60 x 72 inches. High Museum of Art, Atlanta
© 2012 Richard Misrach

 

The human footprint along Cancer Alley is everywhere evident in Misrach’s work, but the presence of the people living in the region is minimized. People appear in only a few exhibited photographs. In one instance, we see a woman in the foyer of a historic plantation house as she looks out the window. Standing with her back to the camera, this woman who is identified as a tour guide, could represent the thousands of Americans who live in the region. These people are working to survive while their health and economic woes go unacknowledged. In “Night Fishing, Near Bonnet Carré Spillway”, we see a man engaged in a familiar American pastime. However, this otherwise classic figure is utterly dwarfed by the passing cargo ship and refinery in the near distance. This image, hung opposite a photo of the restored slave cabins on the Evergreen Plantation in Edgard, Louisiana raises deeply troubling questions about the historic and contemporary disenfranchised upon whose backs financial gain has been borne.

 

 

Richard Misrach, Night Fishing, Near Bonnet Carré Spillway, Norco, Louisiana, negative 1998, print 2012. Inkjet print. 96 x 120 inches.
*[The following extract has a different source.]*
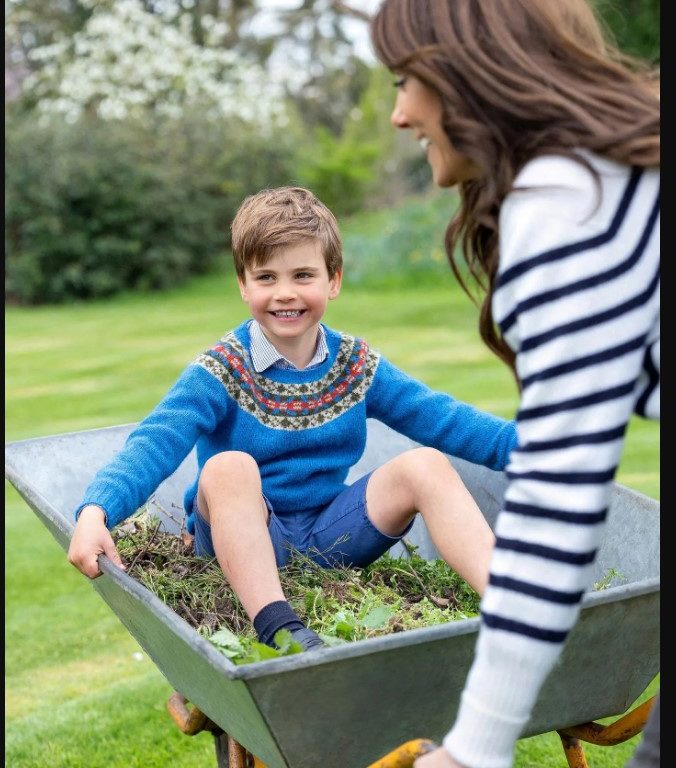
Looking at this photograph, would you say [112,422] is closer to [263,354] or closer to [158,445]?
[263,354]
High Museum of Art, Atlanta © 2012 Richard Misrach

Richard Misrach, Night Fishing, Near Bonnet Carré
Spillway, Norco, Louisiana, negative 1998, print 2012.
Inkjet print. 96 x 120 inches. High Museum of Art, Atlanta
© 2012 Richard Misrach

 

The Cantor Center installation at Stanford is the only West Coast presentation of Misrach’s latest work. It is fitting that audiences living in as beautiful a location as northern California should see how the lifestyle choices we make shape and are shaped by those living in the center of petrochemical America. For that reason, it was very disappointing not to see more of Kate Orff’s contributions included in the exhibition.

 

Orff’s detailed schematic drawings, here limited to two small displays situated along one wall of the gallery, help fill in the details of how the dire situation along the Mississippi River came to pass, in writing that is compelling enough to spur most thinking individuals to action. Without that additional information, the exhibition is exactly what Orff and Misrach hoped to avoid – an installation of beautiful, haunting imagery that certainly lingers in the mind, but does little to inform or incite.

 

Taken as a whole, the photographs comprising “Cancer Alley “capture key aspects of the cultural and environmental milieu of the southern United States. The images are overwhelmed by industry, reminding viewers of concerns raised in Alan Weisman’s prescient book, “The World Without Us”. As Weisman writes, the earth will return to a pristine state in short order if humankind ceased to exist. In that scenario, the land will have its own way, much as the waters will as Mark Twain once wrote of the Mississippi River. Through Misrach and Orff’s collaboration, contemporary audiences are given a first-hand account of how and where that reckoning will unfold. At that point, any remaining worries about what we are willing to sacrifice in the name of material comforts will be the least of our collective concerns.